*Extract*:
While I'm not really happy with the huge variation within each test run, it is sufficient to make a decision. It is easy to see the difference between each type of test is even more dramatic than the margin of error in each test. So it is reasonable to conclude that the "Right()" approach is more efficient than the "Substring()" technique. And any benefit you thought you'd get by using a case to avoid any unnecessary substring commands is a waste of time.
Bonus TIP:
These results are consistent with every TSQL test I've done. In TSQL there is no point testing to see if an operation needs to occur & then doing it. Just do it to all rows.
For example this query is slower
SELECT CASE WHEN LastName IS NOT NULL THEN UPPER(LastName) END As Lastname
FROM Custs
than this query. The UPPPER() function is perfectly capable of dealing with NULL's.
SELECT UPPER(LastName) As Lastname
On my machine the later took 100 units of time & the former (with the CASE statement) took 187 Units. Ie 87% slower.
This code is extended slightly from the basic example above. Showing setting any other variables you may need in your test. Together with an improved way to view the results of the query. If you don't assign them to a variable they will be returned to the screen (or calling app), this will slow your test.
You will note the :SETVAR this lets me refer to a variable with a life beyond each batch. So remember to enable SQLCMD in SSMS. Eg: Menu: Query => SQLCMD Mode.
Changing this value will increase / decrease the length of each test. As Windows timer is in 15 ms chunks, it is best to adjust this so that each test runs for at least several seconds.

*Data listing*:
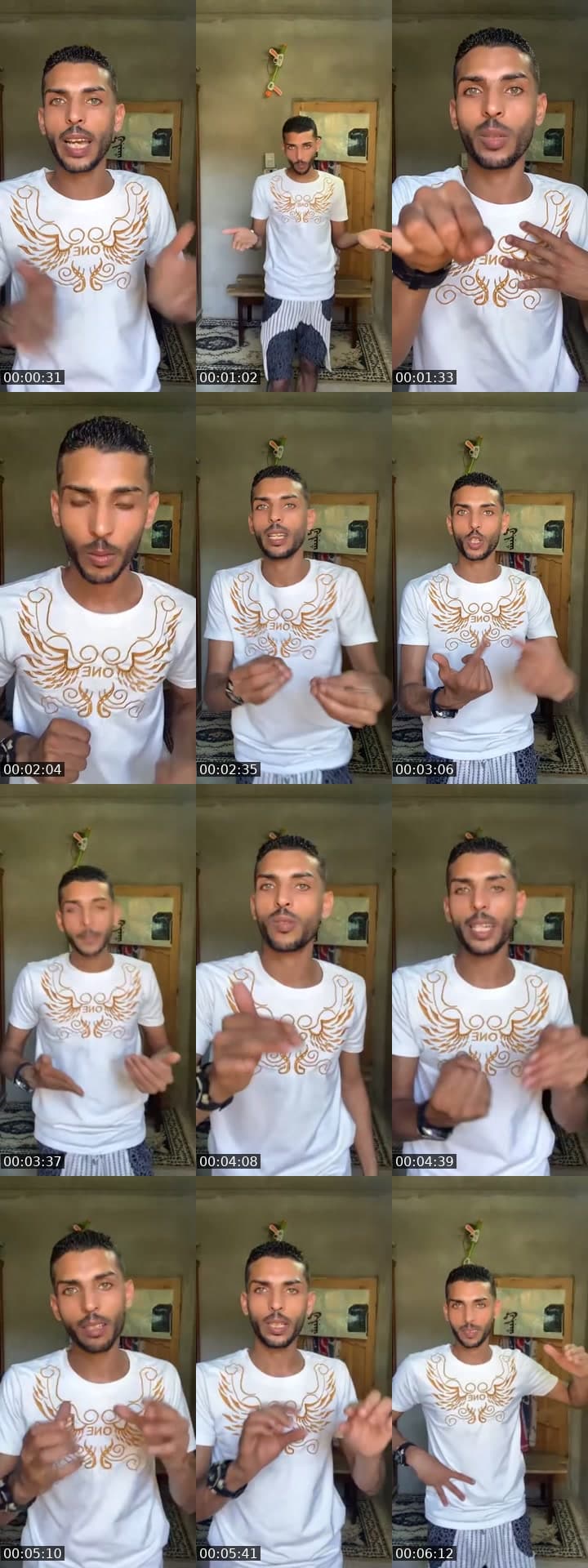 ياسين التركي واحد بس🔥⚔️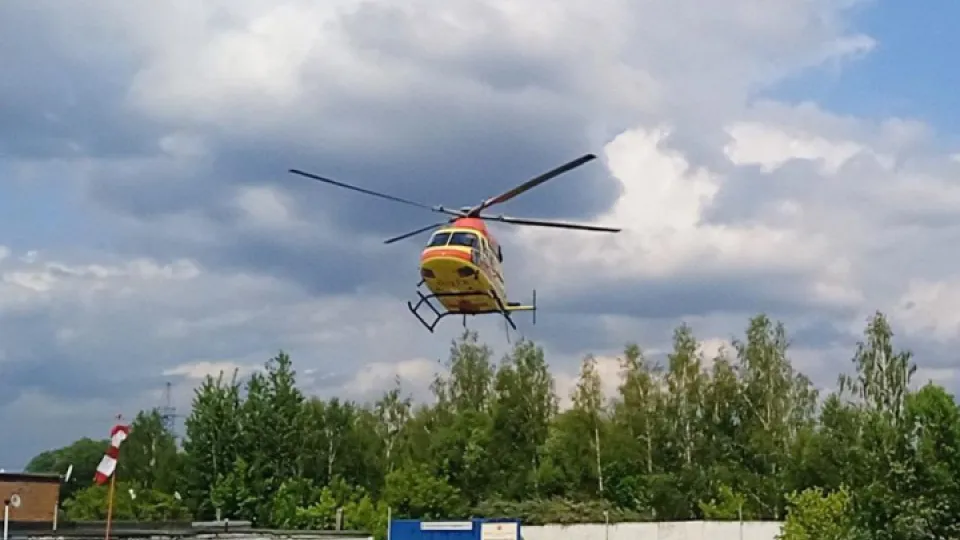 Фото: ГКУ МО «Мособлпожспас»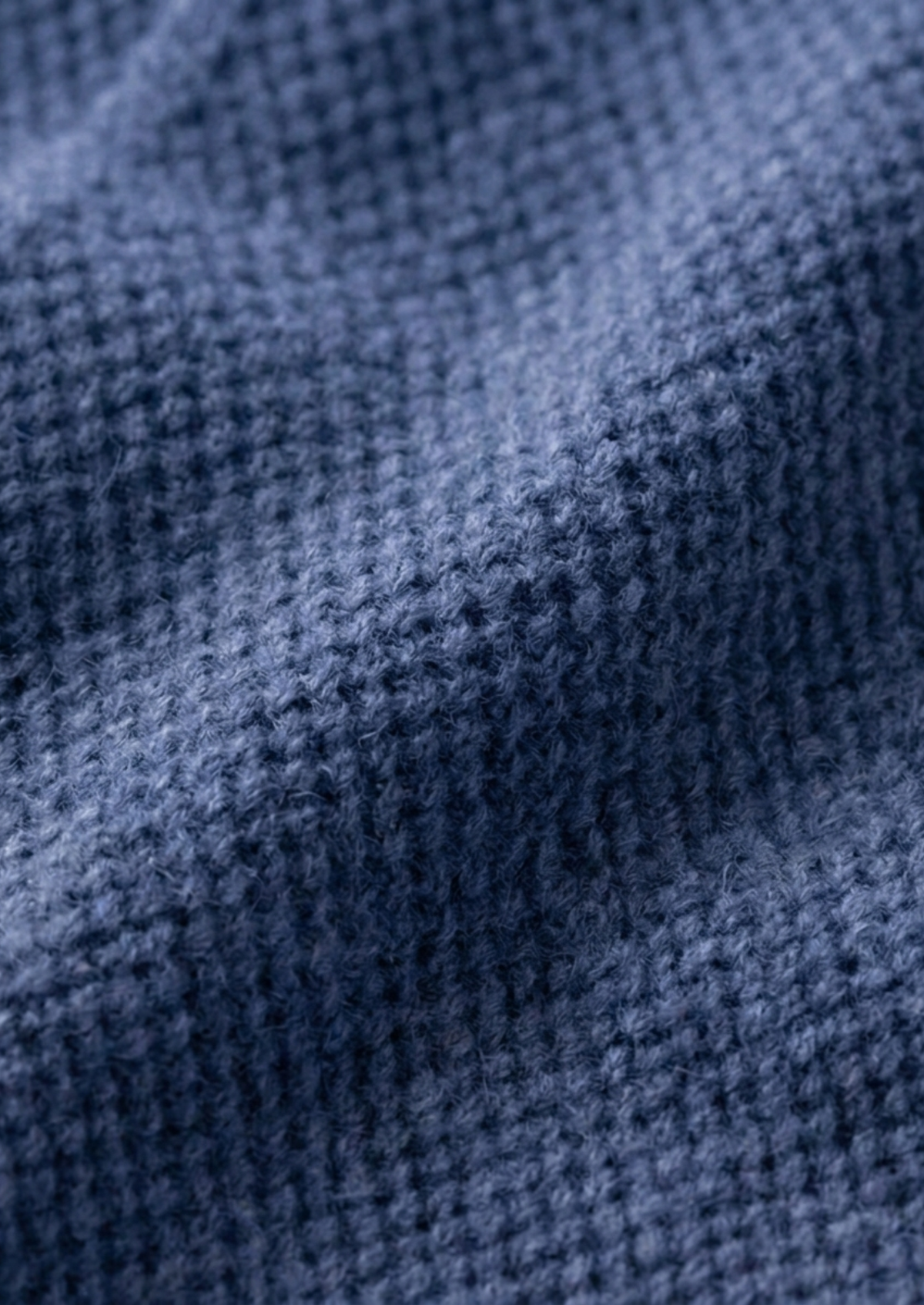 Pure Extra-Fine Merino Wool Button Overshirt | Auremmont
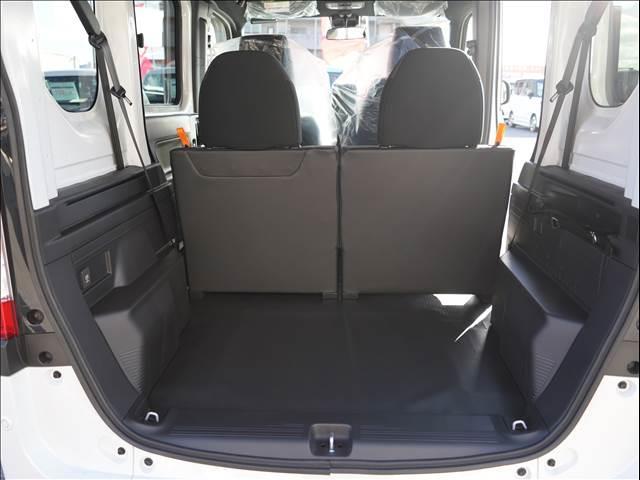 Ｎ－ＶＡＮ ファン　届出済未使用車（19枚目）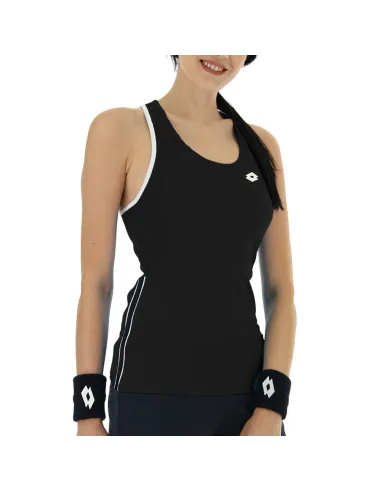 T-Shirt Lotto Squadra W Ii Tank 21543 |LOTTO |Woman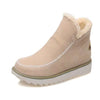Marley Shoes™ | Snow Ankle Boots
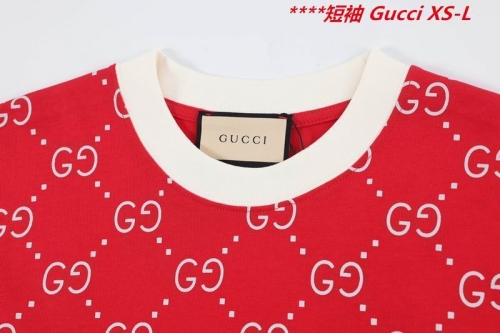 G.U.C.C.I. Round neck 11307 Men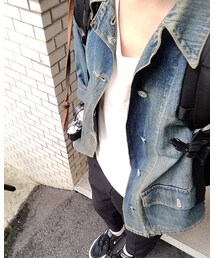 古着 | ジャケット/アウター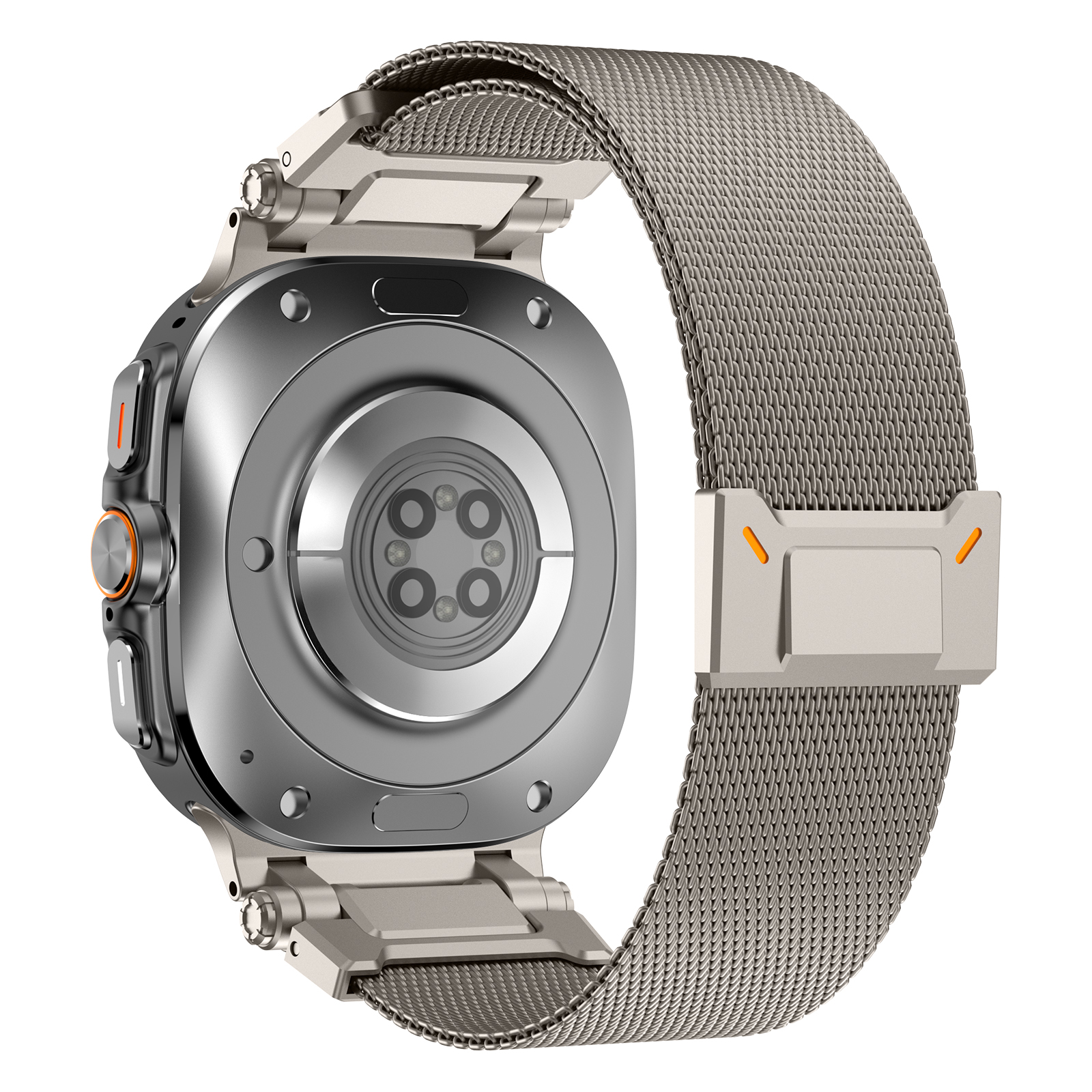 Explorer Milanese Magnetic Str - Milanese Loop Magnetic review and price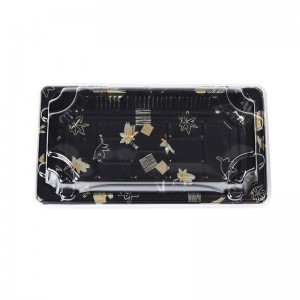 Bandeja de sushi X - 06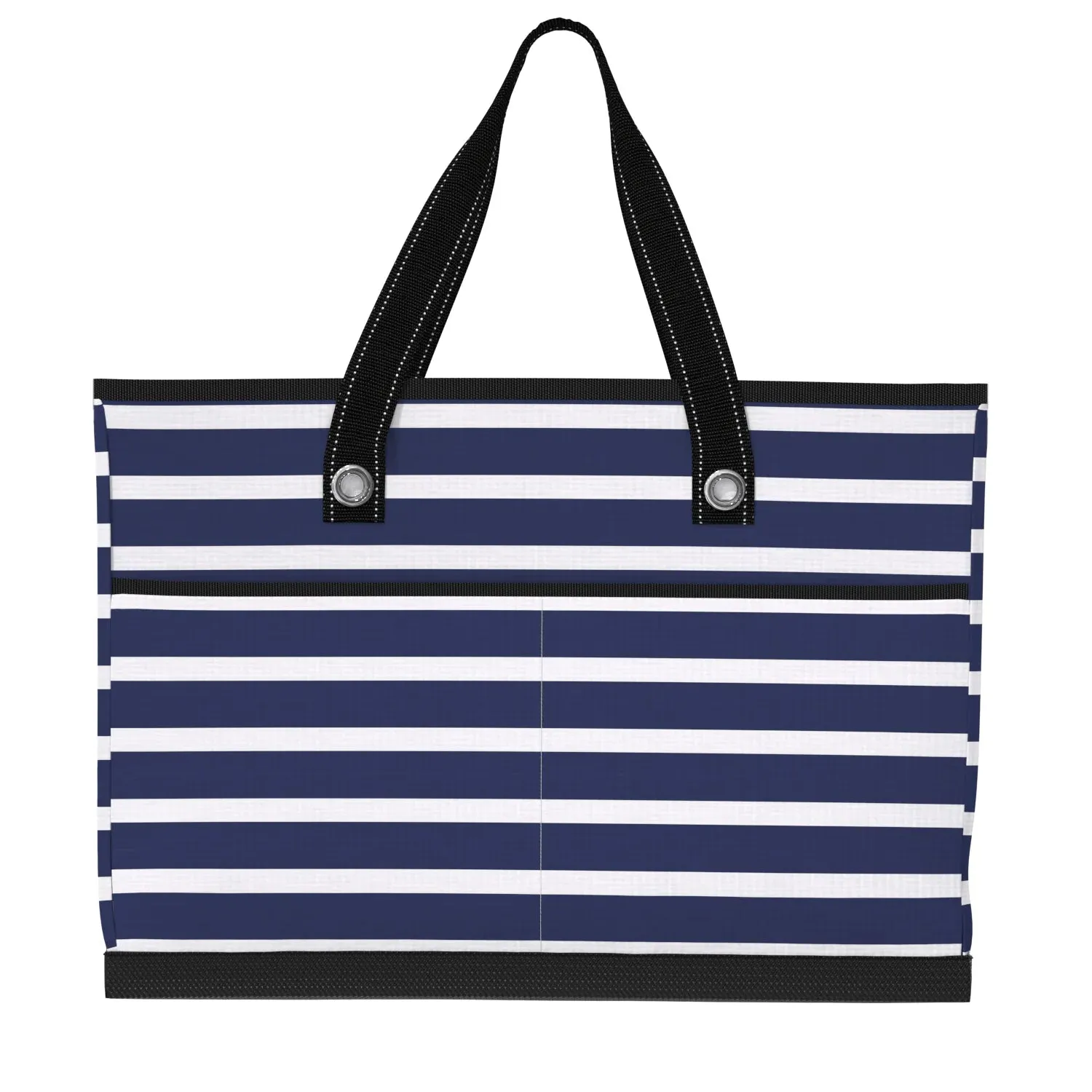Scout The BJ Bag Pocket Tote Bag - English Camel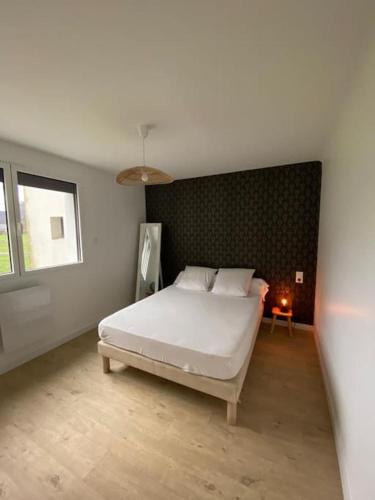 REZ DE JARDIN AU COEUR DES PYRENEES in Agos Vidalos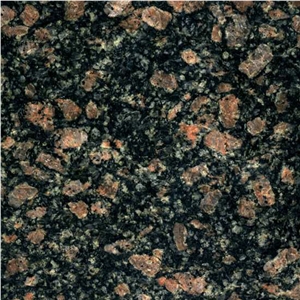 Leopard Rose Granite Slabs & Tiles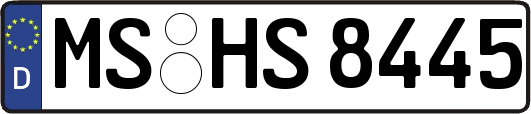 MS-HS8445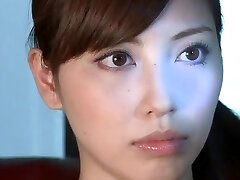 Miyuki Yokoyama in Widow Gimp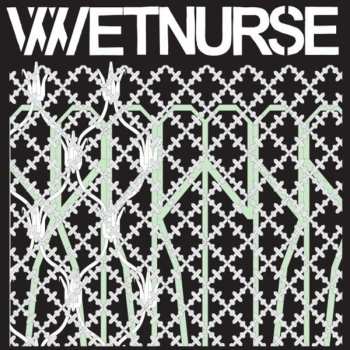 2LP Wetnurse: Invisible City LTD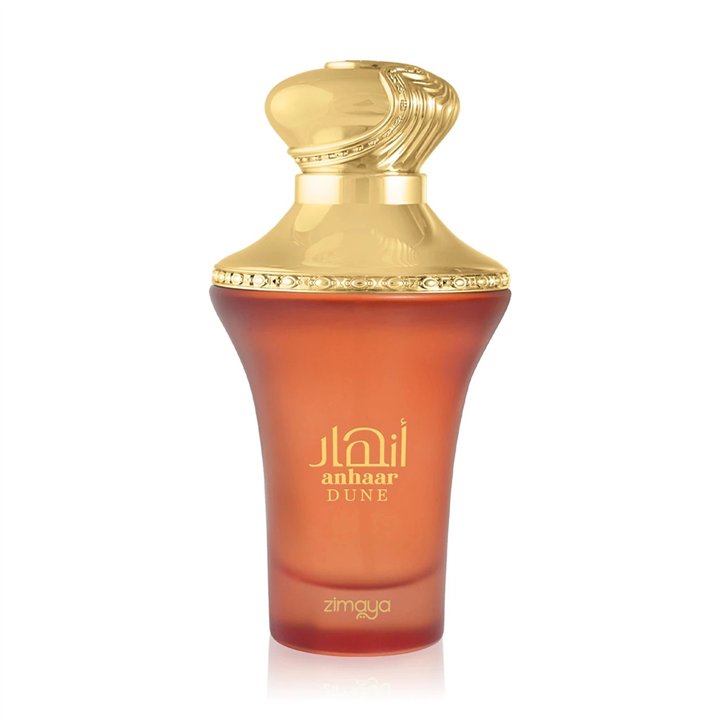 Zimaya, Anhaar Dune, Eau De Parfum, Unisex, 100 ml - Teknashop Ltd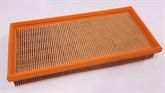 AIR FILTER - AUDI 80 72> VW GOLF 75>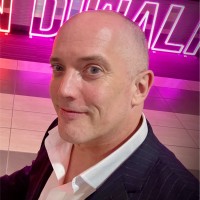 Botpress Employee James Eaton's profile photo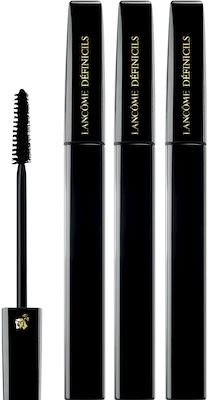 Lancôme Définicils Mascara Trio Black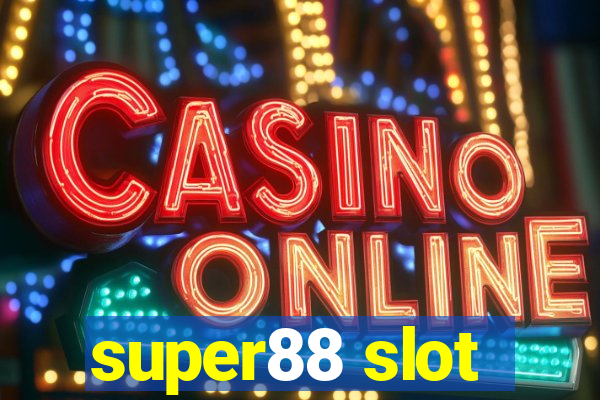 super88 slot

*Exercise brief*: Could you write out the stretch of the TSQL timing text from "While I'm not" through "waste of time."?

*Output for this exercise*:
While I'm not really happy with the huge variation within each test run, it is sufficient to make a decision. It is easy to see the difference between each type of test is even more dramatic than the margin of error in each test. So it is reasonable to conclude that the "Right()" approach is more efficient than the "Substring()" technique. And any benefit you thought you'd get by using a case to avoid any unnecessary substring commands is a waste of time.